◆ TRECHO DO DOCUMENTO ◆
:::::

A Trácia, ponte entre a Europa e a Ásia, terreno fertilizado por grandes civilizações, como a romana, a grega e a persa. A Trácia, civilização da antiguidade que visitaremos no concerto de abertura do Ciclo Músicas do Mundo da Fundação Calouste Gulbenkian, este sábado (Grande Auditório, 21h, 18€). Ou melhor, uma ideia de Trácia. “Descobri nessa civilização uma metáfora ideal para o nosso projecto: transfronteiriça, aberta a outros povos e à interacção com eles. É isso que procuramos no nosso grupo, e talvez seja disso que o mundo precisa por estes dias”. Di-lo em entrevista por email Jean-Guihen Queyras, violoncelista francês de 49 anos, reconhecido pelo virtuosismo e elogiado pelo eclectismo de um repertório em que cabe Bach e Pierre Boulez (foi solista do Ensemble InterContemporain fundado por este em 1972), onde coexistem Haydn e Ligeti, o barroco, o clássico, o contemporâneo, o jazz e as músicas de outras latitudes. Agora, a Trácia. Ou melhor, Thrace – Sunday Morning Sessions, ou seja, a música que resulta do encontro do violoncelo de Queyras, uma lira (a do grego Sokratis Sinopoulos) e o zarb, o bendir (instrumentos de percussão persas) e o udu, um aerofone (igualmente persa), tocados pelos irmãos Bijan e Keyvan Chemirani.

O álbum, editado em Agosto pela Harmonia Mundi, promove um encontro feliz e frutuoso, num momento febril pela cavalgada da percussão, noutro tocante pelo majestoso mistério que evoca quando lira e violoncelo dialogam de olhos cerrados (os nossos, perante a força evocativa do som). Encontra-se a tradição europeia e a asiática. Encontram-se velhos conhecidos: os irmãos Chemirani, filhos do grande percussionista iraniano Djamshid Cherimani, radicado em França desde a década de 1960, são velhos amigos de Queyras. “A amizade de uma vida que me une a Keyvan e Bijan foi o início [do projecto], o que se combinou com a minha curiosidade por estilos de música diferentes dos que aprendi no Conservatório”, contextualiza o violoncelista.

O título do álbum que apresentarão na Gulbenkian aponta, por sua vez, para outro elemento determinante na criação desta música. Sunday Morning “combina o nome de uma das nossas melodias com uma referência ao jazz e às jam sessions. Além disso, evoca um encontro com amigos fora do contexto habitual, fora, até, do tempo do concerto”. Não surpreende, portanto, que Jean-Guihen Queyras confesse que, enquanto músico, “o novo elemento essencial neste projecto é a improvisação, a definição da forma de uma peça no momento da sua performance”. O elemento de improvisação, neste formato, pode ser a grande novidade de Sunday Morning Sessions para Jean-Guihen Queyras, mas o jazz tem, nele, raízes fundas. Enquanto refere as muitas viagens que fez na infância, incluindo os três anos passados com os pais na Argélia, entre os 5 e os 8 anos, como determinantes para a sua curiosidade perante outras culturas, dirá que um dos primeiros discos com que manteve uma relação obsessiva, “muito antes de começar a tocar violoncelo”, foi Drum Suite, de Art Blakey And The Jazz Messengers. Tudo aquilo que tentou fazer em Thrace: Sunday Morning Sessions já estava no disco editado em 1957: “A percussão, um grande músico à procura de pontes entre a música de dois continentes, naquele caso, o norte-americano e o africano”.

:::::

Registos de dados
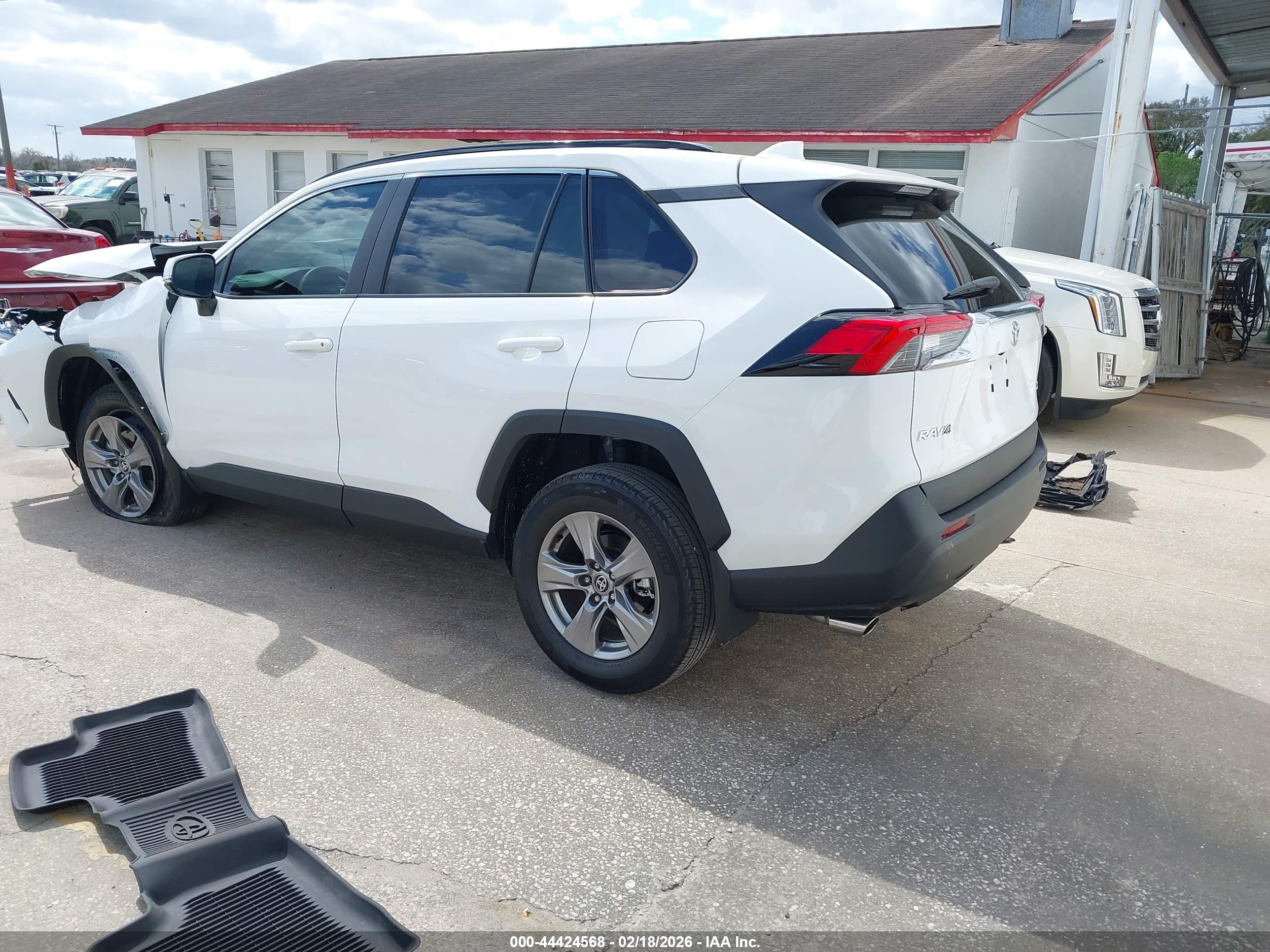 TOYOTA RAV4 image 3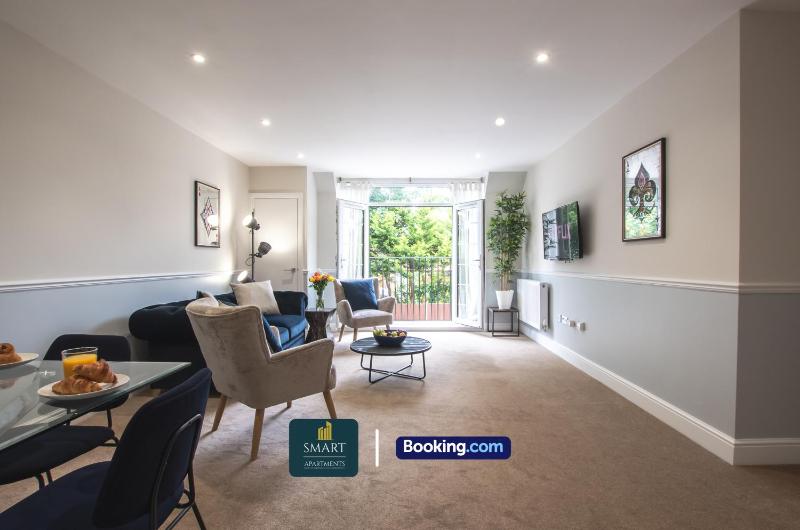 2 Bedroom Apartments By Smart Apartments Short Lets & Serviced Accommodation Apartment Southampton With Free WiFi - image 21
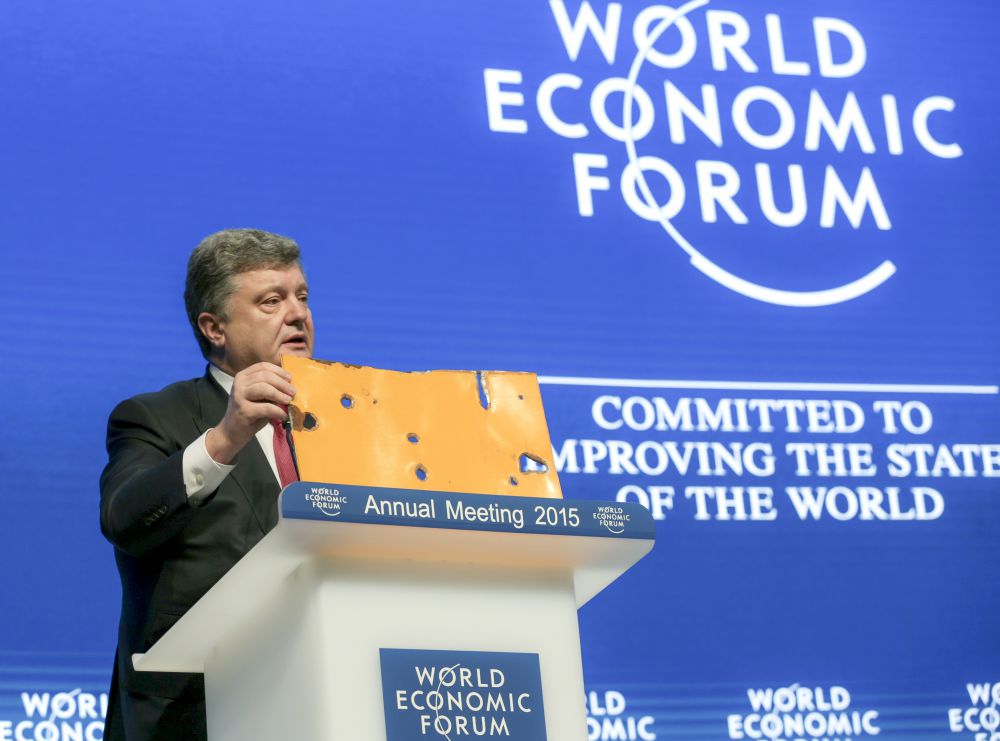 Петр Порошенко показывает фрагмент автобуса, который попал под обстрел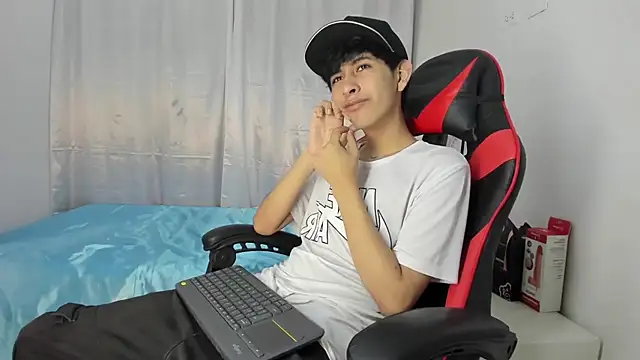 julian xx online show from May 4, 2026, 7:21 pm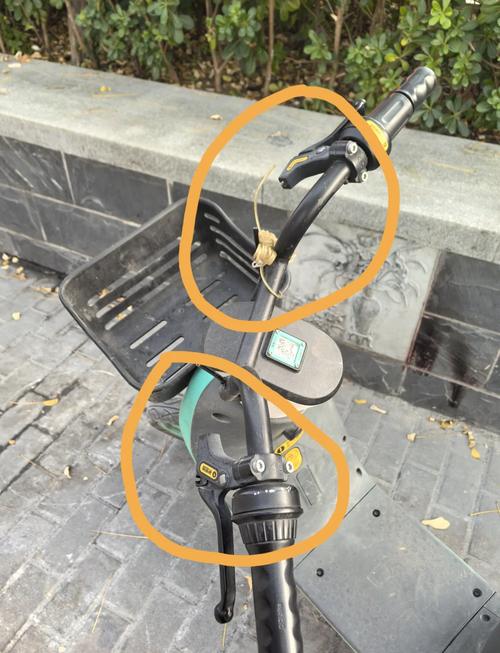 街头共享单车刹车损坏故障现场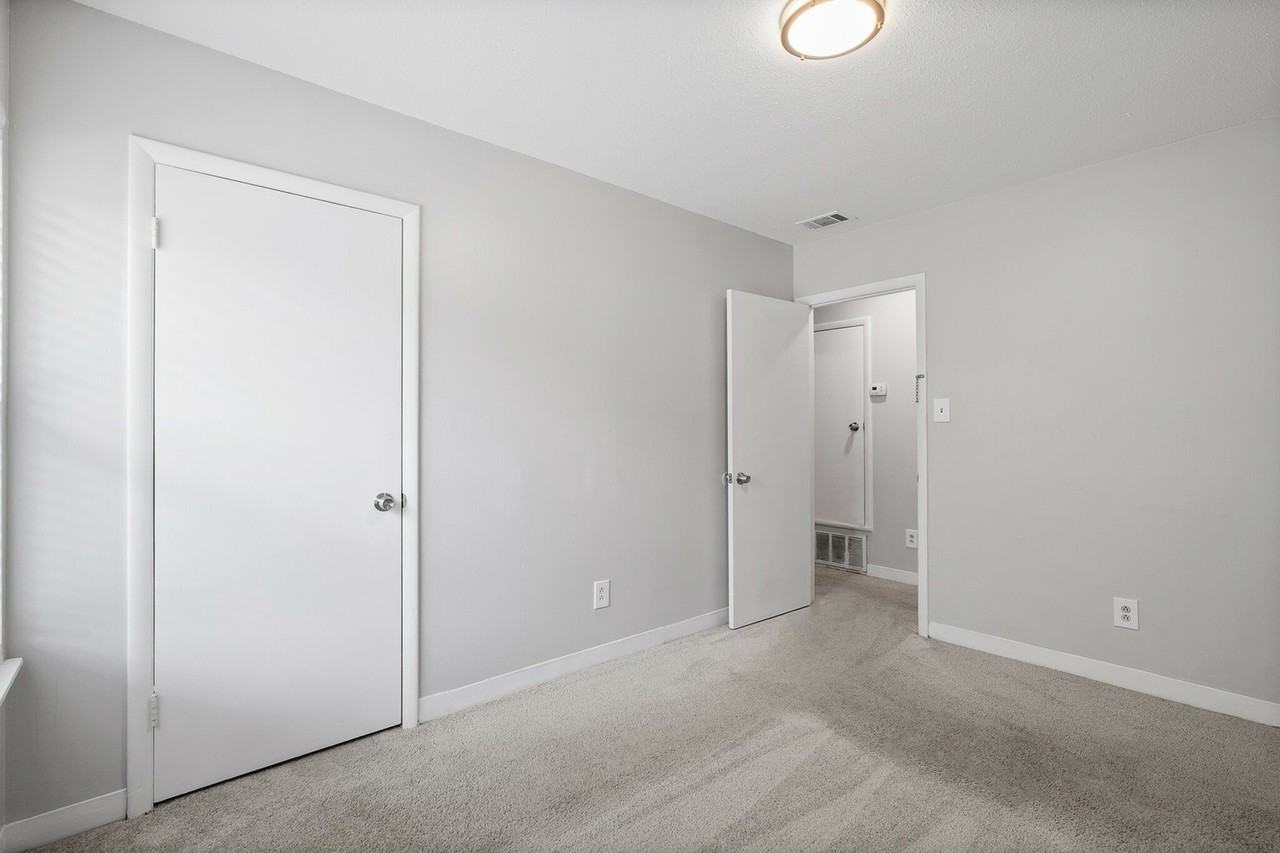 Valley Bend Apartments - Photo 7 of 35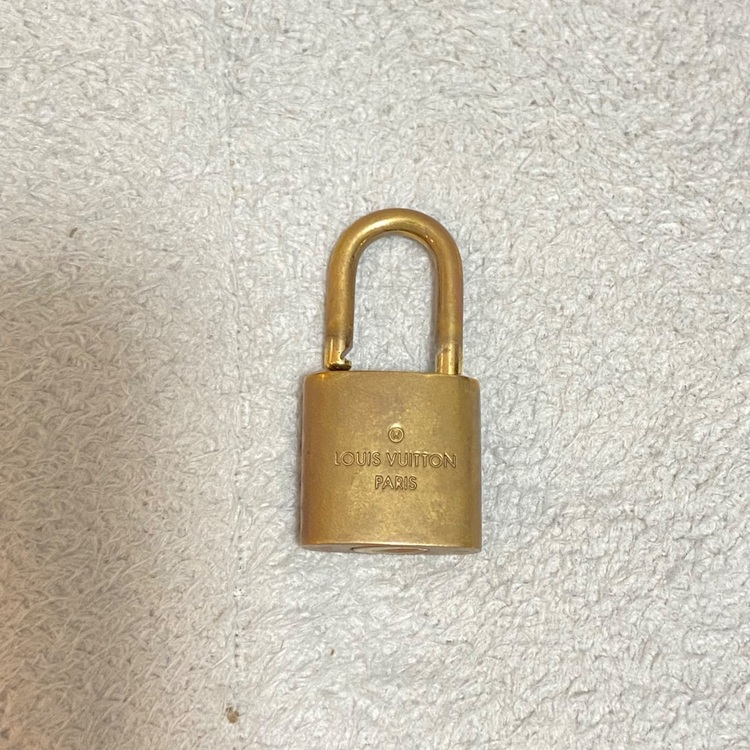 ルイヴィトン アルマ （ブランドバッグ）の商品画像 - 査定依頼日：2025年7月18日 - 最高査定価格：145,000円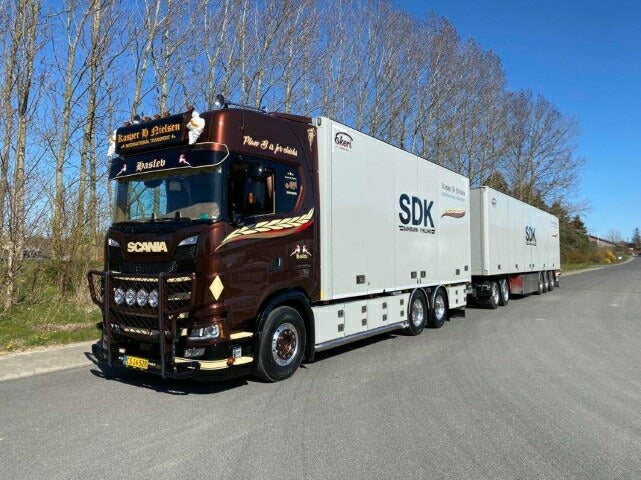 【予約】2021年4-6月以降発売予定Nielsen, Kasper Scania Next Gen S-serie Highline LZV combinatieトラック  /Tekno  建設機械模型 工事車両 1/50 ミニチュア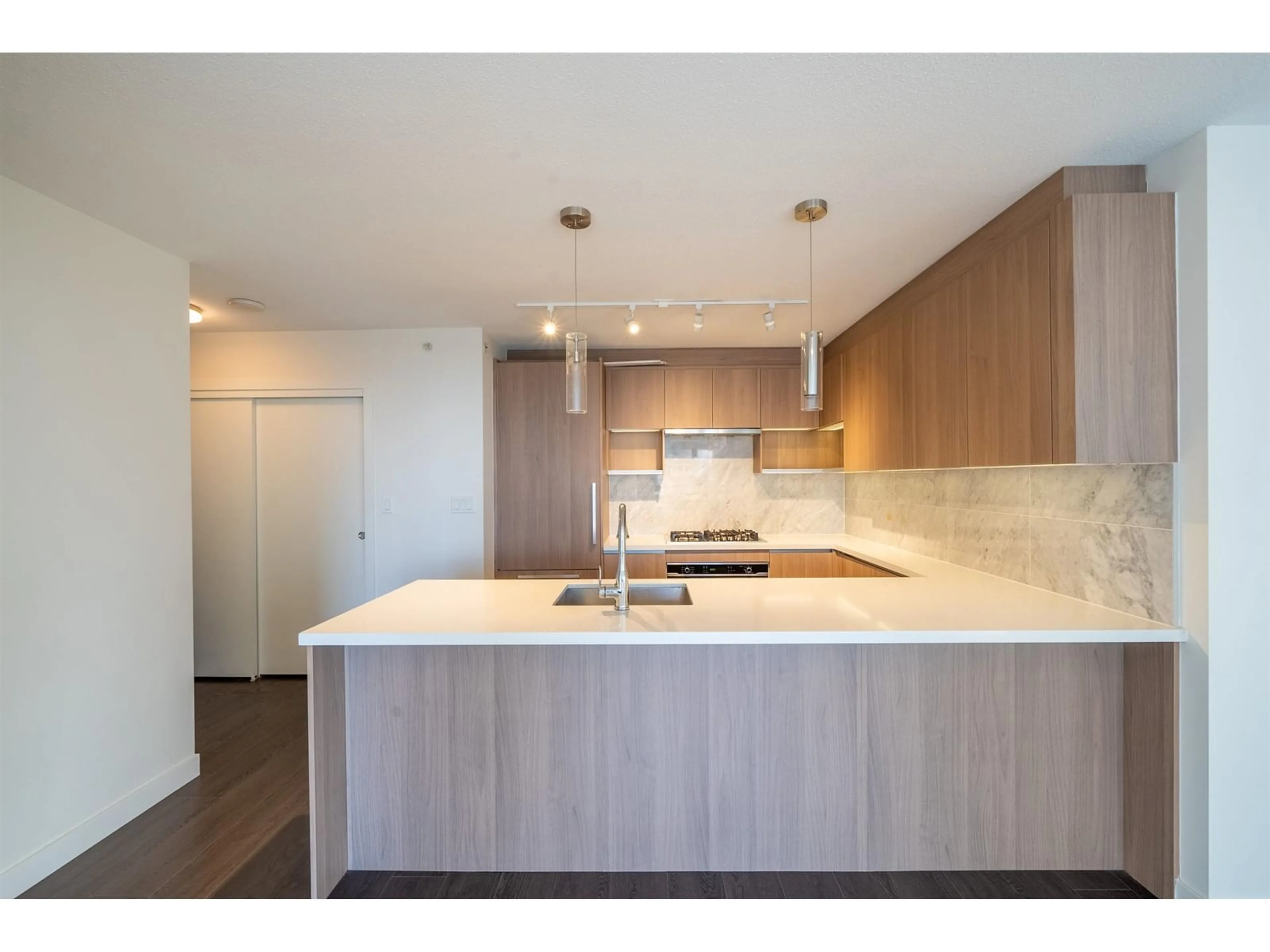 Open concept kitchen, wood/laminate floor for 3306 13696 100 AVENUE, Surrey British Columbia V3T0L5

:::::

◆ LISTA DE TAREFAS ◆
a - Copie palavra por palavra, do texto sobre o projeto Thrace de Jean-Guihen Queyras, o trecho que vai de "O álbum, editado" até "contextualiza o violoncelista.".
b - Retome o texto sobre o projeto Thrace de Jean-Guihen Queyras a partir da última frase apresentada.

◆ RESPOSTAS POR NÚMERO ◆
a -
O álbum, editado em Agosto pela Harmonia Mundi, promove um encontro feliz e frutuoso, num momento febril pela cavalgada da percussão, noutro tocante pelo majestoso mistério que evoca quando lira e violoncelo dialogam de olhos cerrados (os nossos, perante a força evocativa do som). Encontra-se a tradição europeia e a asiática. Encontram-se velhos conhecidos: os irmãos Chemirani, filhos do grande percussionista iraniano Djamshid Cherimani, radicado em França desde a década de 1960, são velhos amigos de Queyras. “A amizade de uma vida que me une a Keyvan e Bijan foi o início [do projecto], o que se combinou com a minha curiosidade por estilos de música diferentes dos que aprendi no Conservatório”, contextualiza o violoncelista.

b -
Em 2017, Queyras, artista residente da Fundação Gulbenkian na temporada de 2010/2011, regressará ao Grande Auditório para se juntar ao Belcea Quartet, fundado em 1994 no Royal College of Music, em Londres, pela violinista romena Corina Belcea, e pelo violetista polaco Krysztof Chorzelski. Dia 14 de Fevereiro, o Concerto de São Valentim integrará peças de Schubert e Chostakovich. Antes e depois desse concerto, o Ciclo Músicas do Mundo programa, entre outros, concertos de Hindi Zahra (5 de Novembro), de Angelique Kidjo (1 de Dezembro), de Adriana Calcanhotto (3 de Fevereiro), de António Zambujo (cantará Chico Buarque a 1 de Março) ou de Asif Ali Khan (a imponência do canto sufi ouvir-se-á a 9 de Maio).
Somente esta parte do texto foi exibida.